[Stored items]
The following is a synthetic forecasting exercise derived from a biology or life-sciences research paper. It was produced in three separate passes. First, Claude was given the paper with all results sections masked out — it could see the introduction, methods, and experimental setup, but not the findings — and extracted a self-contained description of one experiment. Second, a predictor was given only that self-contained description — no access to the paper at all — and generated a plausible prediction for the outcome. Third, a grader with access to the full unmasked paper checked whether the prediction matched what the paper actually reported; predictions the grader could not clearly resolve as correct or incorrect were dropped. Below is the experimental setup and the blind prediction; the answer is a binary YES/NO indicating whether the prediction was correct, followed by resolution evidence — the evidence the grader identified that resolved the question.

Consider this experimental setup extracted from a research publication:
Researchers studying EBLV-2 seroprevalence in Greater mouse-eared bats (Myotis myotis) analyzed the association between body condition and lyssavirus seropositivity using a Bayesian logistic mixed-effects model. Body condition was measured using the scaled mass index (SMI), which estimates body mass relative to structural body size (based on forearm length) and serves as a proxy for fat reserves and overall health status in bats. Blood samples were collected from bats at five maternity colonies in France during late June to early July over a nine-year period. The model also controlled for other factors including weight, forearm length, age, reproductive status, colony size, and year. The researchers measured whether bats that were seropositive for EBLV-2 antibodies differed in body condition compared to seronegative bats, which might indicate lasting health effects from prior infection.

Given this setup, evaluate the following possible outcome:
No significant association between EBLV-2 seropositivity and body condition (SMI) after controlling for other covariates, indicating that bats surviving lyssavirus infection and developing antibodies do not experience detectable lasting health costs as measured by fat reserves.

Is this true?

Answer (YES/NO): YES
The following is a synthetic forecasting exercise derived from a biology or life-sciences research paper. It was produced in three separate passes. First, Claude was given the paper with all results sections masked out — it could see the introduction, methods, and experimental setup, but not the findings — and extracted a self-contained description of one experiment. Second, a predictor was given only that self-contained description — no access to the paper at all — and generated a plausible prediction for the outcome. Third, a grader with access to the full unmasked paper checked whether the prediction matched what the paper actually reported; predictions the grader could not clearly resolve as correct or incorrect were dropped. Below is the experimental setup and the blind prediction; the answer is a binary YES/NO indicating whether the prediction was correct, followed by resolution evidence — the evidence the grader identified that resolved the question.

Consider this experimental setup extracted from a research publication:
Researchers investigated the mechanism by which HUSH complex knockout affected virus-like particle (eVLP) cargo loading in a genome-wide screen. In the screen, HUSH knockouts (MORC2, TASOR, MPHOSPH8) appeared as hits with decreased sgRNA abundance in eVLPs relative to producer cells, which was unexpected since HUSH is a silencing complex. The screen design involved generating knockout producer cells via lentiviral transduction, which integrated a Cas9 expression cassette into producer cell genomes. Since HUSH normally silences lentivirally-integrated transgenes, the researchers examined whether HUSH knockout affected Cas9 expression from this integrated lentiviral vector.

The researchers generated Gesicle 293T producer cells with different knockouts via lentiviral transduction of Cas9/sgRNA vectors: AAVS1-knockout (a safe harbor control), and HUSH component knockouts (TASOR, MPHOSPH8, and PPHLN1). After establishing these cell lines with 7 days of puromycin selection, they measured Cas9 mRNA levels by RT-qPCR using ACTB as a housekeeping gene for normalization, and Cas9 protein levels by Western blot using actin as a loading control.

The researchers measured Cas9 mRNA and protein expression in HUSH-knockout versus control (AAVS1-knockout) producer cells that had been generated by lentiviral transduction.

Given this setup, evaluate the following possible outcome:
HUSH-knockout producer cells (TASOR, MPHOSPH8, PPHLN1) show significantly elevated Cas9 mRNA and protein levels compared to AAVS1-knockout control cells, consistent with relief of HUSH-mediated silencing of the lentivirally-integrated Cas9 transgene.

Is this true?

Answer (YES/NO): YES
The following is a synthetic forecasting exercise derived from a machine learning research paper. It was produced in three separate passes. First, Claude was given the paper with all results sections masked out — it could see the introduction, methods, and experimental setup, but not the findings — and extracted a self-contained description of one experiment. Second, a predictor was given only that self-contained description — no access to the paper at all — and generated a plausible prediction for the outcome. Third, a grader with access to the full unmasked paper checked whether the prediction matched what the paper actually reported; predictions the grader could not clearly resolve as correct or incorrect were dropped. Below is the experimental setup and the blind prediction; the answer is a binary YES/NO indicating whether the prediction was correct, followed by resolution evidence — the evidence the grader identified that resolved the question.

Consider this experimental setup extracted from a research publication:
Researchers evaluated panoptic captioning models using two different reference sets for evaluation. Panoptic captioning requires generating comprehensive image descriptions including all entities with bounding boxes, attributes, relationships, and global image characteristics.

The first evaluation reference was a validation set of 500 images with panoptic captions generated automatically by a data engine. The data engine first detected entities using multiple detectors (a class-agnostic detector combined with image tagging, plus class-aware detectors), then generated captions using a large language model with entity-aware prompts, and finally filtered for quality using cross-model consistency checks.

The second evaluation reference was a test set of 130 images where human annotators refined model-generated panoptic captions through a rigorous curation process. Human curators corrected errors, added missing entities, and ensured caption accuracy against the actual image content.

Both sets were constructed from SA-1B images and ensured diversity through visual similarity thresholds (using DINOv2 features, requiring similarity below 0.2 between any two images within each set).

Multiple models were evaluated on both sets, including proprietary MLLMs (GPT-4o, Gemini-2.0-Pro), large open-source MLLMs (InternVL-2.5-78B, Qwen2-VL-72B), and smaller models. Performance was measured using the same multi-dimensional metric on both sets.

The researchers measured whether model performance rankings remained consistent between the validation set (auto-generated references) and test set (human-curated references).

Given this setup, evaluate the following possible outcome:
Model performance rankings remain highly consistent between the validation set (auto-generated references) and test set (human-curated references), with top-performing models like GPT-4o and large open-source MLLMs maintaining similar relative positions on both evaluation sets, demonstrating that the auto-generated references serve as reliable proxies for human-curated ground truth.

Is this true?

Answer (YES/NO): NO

Your instructions
Check each line of the entries for "sgRNA" and copy those that have it.

Result for this exercise
Researchers investigated the mechanism by which HUSH complex knockout affected virus-like particle (eVLP) cargo loading in a genome-wide screen. In the screen, HUSH knockouts (MORC2, TASOR, MPHOSPH8) appeared as hits with decreased sgRNA abundance in eVLPs relative to producer cells, which was unexpected since HUSH is a silencing complex. The screen design involved generating knockout producer cells via lentiviral transduction, which integrated a Cas9 expression cassette into producer cell genomes. Since HUSH normally silences lentivirally-integrated transgenes, the researchers examined whether HUSH knockout affected Cas9 expression from this integrated lentiviral vector.
The researchers generated Gesicle 293T producer cells with different knockouts via lentiviral transduction of Cas9/sgRNA vectors: AAVS1-knockout (a safe harbor control), and HUSH component knockouts (TASOR, MPHOSPH8, and PPHLN1). After establishing these cell lines with 7 days of puromycin selection, they measured Cas9 mRNA levels by RT-qPCR using ACTB as a housekeeping gene for normalization, and Cas9 protein levels by Western blot using actin as a loading control.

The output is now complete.